* Task A *
Answer these questions from the forum thread about ISIS, one answer per line, marked the same way:
(i) On what date and at what time did Pimander post?
(ii) What does the abbreviation OPE stand for?
(iii) Where did JFK speak in 1962?
* Task B *
The JFK quotation in the forum thread about ISIS names the kinds of fighters who wage the "different war." List every one of them.
* Task C *
Extend the forum thread about ISIS beyond its last post.

* Document extract *
• • •
Back to Your regularly scheduled program. [smile]
Quote from: undo11 on October 02, 2014, 12:00:16 AM
if it's okay for us to go around killing people we disagree with,
how come no one told me that?
anybody know the answer to that?
I don't know why nobody told you that but it isn't okey with me to kill anyone for disagreeing.
Quote from: Pimander on October 02, 2014, 12:07:15 AM
it isn't okey with me to kill anyone for disagreeing.
thank you, pim. i was concerned that isis represented the desire of the "Free world" to just be done with the fundie thing, permanently. unfortuntately, as you pointed out earlier, fundie is described as either muslim or protestant, and having been raised early on, as a protestant, i would very remotely resemble that comment. in fact,i often referred to myself as a fundie christian. but now that i have a better grasp of what is transpiring on the planet, i will not go quietly into the dark night.
that doesn't mean, however, that i approve of what they are doing in iraq. it just means i don't want to be subjected to islamic laws. thanks but no thanks. from what i can tell, that's enlil revisited, and we've had several thousand years of him, already
Quote from: undo11 on October 01, 2014, 10:59:34 PM
if someone doesn't stop this isis thing from spreading, you can all kiss your shiney hineys good bye. cause the machine sounds to be designed for the purpose of
..gaining an asymmetric advantage in the (their) operational environment. Hence why US airstrikes are targeting critical infrastructure of IS's unconventional/conventional support structure.
It seems like OPE (Operational preparation of the environment). Which means we'll likely see conventional forces on the ground in the near future. In this case, I presume the free syrian Army and it's moderate affiliates constitute the ground forces. I'm sure US SF are vetting them as we speak.
JFK, 1962 United States Military Academy
[W]e need to be prepared to fight a different war. This is another type of war, new in its intensity, ancient in its origin, war by guerilla, subversives, insurgents, assassins; war by
ambush instead of combat, by infiltration instead of aggression, seeking victory by eroding and exhausting the enemy instead of engaging him and these are the challenges that will be before us in the next decade if freedom is to be saved, a whole new kind of strategy, a wholly different kind of force, and therefore a new and wholly different kind of military training.
• • •
Stored items:

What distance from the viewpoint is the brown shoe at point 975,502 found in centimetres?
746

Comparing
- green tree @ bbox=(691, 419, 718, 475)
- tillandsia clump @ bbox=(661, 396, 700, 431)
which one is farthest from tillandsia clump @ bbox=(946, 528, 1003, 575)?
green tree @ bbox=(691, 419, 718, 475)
• • •
* Result A *
(i) October 02, 2014, 12:07:15 AM
(ii) Operational preparation of the environment
(iii) The United States Military Academy

* Result B *
guerilla, subversives, insurgents, assassins

* Result C *
Quote from: undo11 on October 01, 2014, 11:49:58 PM
is it really, HONESTLY, worth it to hold to your view that because you disagree with someone that he/she should be coerced, forced or otherwise manipulated into believing as you do, or die?
I don't think it is, or to kill someone just to get access to the resources of their lands or just because they have the "wrong" colour, etc., I think that killing someone should be only used as a last attempt to save out someone else's life.
Quote from: undo11 on October 01, 2014, 11:49:58 PM
is it really, HONESTLY, worth it to hold to your view that because you disagree with someone that he/she should be coerced, forced or otherwise manipulated into believing as you do, or die?
Absolutely not, but a problem arises from this justification. Particularly, the Western Worlds historic capability to kill those who don't believe in "Universal human" rights.
The recruits and believers who wave Al Qaeda's flag believe they're saving the "Caliphate" from American
Imperialism and the West's "hypocrisy". What they really need is a good education...
Quote from: Glaucon on October 02, 2014, 12:50:32 AM
Absolutely not, but a problem arises from this justification. Particularly, the Western Worlds historic capability to kill those who don't believe in "Universal human" rights.
The recruits and believers who wave Al Qaeda's flag believe they're saving the "Caliphate" from American Imperialism and the West's "hypocrisy". What they really need is a good education...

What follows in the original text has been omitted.